For instance, the three-member panel had suggested changes in law to fix “offence of breach of command responsibility” so that a police or armed forces officer could be charged if he is found to have failed to take steps to stop crime against women committed by personnel under his command.
“Whoever is guilty of the offence of breach of command responsibility shall be punished with rigorous imprisonment for a term which shall not be less than 7 years, but may extend to 10 years,” the committee had suggested.
But the Union Cabinet did not accept this recommendation saying it “fixes vicarious criminal responsibility on the leader of a force for acts of subordinates.”
Similarly, the committee was also very vocal against misuse of the Armed Forces (Special Powers) Act by army personnel in extremism-affected areas and suggested that “sexual violence against women by members of the armed forces or uniformed personnel must be brought under the purview of ordinary criminal law.”
“We notice that impunity for systematic or isolated sexual violence in the process of internal security duties is being legitimised by the Armed Forces Special Powers Act, which is in force in large parts of our country… Serious allegations of persistent sexual assault on the women in such areas and conflict areas are causing more alienation,” the committee had noted.
“There is an imminent need to review the continuance of AFSPA and AFSPA-like legal protocols in internal conflict areas as soon as possible,” it suggested.
But the government rejected the panel’s recommendation to amend the AFSPA where no sanction would be required if armed forces personnel were accused of committing a crime against women.
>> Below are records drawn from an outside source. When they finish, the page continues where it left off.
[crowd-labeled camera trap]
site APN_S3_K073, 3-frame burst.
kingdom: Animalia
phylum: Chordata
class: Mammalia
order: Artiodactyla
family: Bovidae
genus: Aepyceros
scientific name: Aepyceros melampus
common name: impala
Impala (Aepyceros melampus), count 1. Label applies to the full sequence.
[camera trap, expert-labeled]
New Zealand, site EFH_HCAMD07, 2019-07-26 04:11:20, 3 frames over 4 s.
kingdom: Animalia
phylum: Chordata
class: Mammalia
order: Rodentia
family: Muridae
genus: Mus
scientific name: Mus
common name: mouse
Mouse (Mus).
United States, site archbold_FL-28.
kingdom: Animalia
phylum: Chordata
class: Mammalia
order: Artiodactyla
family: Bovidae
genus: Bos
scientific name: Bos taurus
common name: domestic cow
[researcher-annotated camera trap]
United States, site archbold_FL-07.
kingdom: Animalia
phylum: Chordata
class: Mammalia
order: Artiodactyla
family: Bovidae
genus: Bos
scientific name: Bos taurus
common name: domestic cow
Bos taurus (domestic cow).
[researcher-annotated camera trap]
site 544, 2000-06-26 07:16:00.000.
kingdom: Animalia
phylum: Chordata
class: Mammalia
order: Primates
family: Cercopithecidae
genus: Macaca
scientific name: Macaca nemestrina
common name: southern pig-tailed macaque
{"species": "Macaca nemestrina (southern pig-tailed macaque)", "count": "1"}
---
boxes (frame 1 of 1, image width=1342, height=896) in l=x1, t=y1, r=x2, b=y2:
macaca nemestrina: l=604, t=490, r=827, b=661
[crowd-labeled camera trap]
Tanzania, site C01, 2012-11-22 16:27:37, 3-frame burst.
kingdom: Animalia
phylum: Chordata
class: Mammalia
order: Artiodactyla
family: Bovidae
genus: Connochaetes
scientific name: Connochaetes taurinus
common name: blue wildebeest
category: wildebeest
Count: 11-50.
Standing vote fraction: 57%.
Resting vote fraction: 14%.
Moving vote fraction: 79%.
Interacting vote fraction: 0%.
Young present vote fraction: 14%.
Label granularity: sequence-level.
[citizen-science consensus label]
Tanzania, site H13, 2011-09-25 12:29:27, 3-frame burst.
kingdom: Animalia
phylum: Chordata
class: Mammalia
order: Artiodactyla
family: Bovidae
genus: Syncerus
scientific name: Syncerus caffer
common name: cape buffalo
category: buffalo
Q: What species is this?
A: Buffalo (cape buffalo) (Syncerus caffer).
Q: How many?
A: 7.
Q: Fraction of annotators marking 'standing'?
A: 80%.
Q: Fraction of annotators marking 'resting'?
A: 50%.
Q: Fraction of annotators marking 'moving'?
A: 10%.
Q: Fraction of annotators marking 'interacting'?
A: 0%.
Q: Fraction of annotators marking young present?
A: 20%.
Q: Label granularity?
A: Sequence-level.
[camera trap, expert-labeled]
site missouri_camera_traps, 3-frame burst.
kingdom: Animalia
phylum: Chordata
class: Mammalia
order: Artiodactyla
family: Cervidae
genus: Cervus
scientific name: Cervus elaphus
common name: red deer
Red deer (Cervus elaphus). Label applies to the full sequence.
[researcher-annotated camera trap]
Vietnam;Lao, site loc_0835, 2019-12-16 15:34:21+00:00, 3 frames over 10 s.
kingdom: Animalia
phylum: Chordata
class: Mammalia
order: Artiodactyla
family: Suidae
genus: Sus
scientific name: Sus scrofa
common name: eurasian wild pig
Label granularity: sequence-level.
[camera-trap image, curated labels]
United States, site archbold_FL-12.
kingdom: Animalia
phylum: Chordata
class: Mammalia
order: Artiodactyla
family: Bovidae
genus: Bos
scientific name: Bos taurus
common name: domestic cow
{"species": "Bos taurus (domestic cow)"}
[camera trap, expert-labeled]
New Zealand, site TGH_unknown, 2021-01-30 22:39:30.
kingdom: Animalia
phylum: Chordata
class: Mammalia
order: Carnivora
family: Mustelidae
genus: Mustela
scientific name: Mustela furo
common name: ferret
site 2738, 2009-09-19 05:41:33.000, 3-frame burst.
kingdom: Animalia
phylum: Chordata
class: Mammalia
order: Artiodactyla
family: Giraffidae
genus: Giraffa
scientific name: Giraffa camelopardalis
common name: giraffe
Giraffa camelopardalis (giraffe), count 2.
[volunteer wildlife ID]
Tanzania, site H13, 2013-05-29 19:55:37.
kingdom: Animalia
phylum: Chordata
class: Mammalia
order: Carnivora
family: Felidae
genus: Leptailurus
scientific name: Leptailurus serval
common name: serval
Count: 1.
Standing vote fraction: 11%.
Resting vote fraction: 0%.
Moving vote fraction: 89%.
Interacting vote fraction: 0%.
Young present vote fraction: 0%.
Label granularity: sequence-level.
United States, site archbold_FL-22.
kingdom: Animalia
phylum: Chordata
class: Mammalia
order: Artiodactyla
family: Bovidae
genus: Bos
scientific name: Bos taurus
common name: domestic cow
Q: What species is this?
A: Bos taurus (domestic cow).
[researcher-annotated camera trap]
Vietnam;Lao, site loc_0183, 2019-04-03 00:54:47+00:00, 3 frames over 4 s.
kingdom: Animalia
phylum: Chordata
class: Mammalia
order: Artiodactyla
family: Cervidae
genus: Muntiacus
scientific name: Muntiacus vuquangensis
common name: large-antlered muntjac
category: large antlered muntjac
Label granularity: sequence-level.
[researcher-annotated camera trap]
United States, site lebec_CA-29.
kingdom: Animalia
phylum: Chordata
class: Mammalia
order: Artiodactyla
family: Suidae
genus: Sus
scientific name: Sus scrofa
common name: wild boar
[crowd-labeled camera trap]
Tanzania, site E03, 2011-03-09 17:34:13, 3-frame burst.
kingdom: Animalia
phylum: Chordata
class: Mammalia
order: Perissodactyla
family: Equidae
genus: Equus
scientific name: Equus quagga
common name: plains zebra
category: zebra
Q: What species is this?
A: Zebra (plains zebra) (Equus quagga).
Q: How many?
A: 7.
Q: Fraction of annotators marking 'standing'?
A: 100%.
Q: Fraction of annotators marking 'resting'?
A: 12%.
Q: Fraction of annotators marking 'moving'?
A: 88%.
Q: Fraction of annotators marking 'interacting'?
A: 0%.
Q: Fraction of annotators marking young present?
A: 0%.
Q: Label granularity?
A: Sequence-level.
The committee also recommended that no sanction would be required for prosecution of a judge or magistrate or public servant if accused of crimes against women. But the Cabinet did not agree to this provision “to avoid false complaints” against government officers.
The panel suggested some changes in the IPC to ensure that a panchayat member or officer of an area report offences relating to crime against women to the nearest magistrate so cases of crime do not go unreported. But the Cabinet rejected it saying that it could be misused.
The Ministry of Home Affairs-appointed panel also recommended deletion of a section of the IPC so that forced sex by husband with his wife during separation process should be brought under the definition of rape. But the government decided against it fearing that it could hamper chances of reconciliation. It, however, enhanced the punishment for the crime from two years to maximum seven years of imprisonment.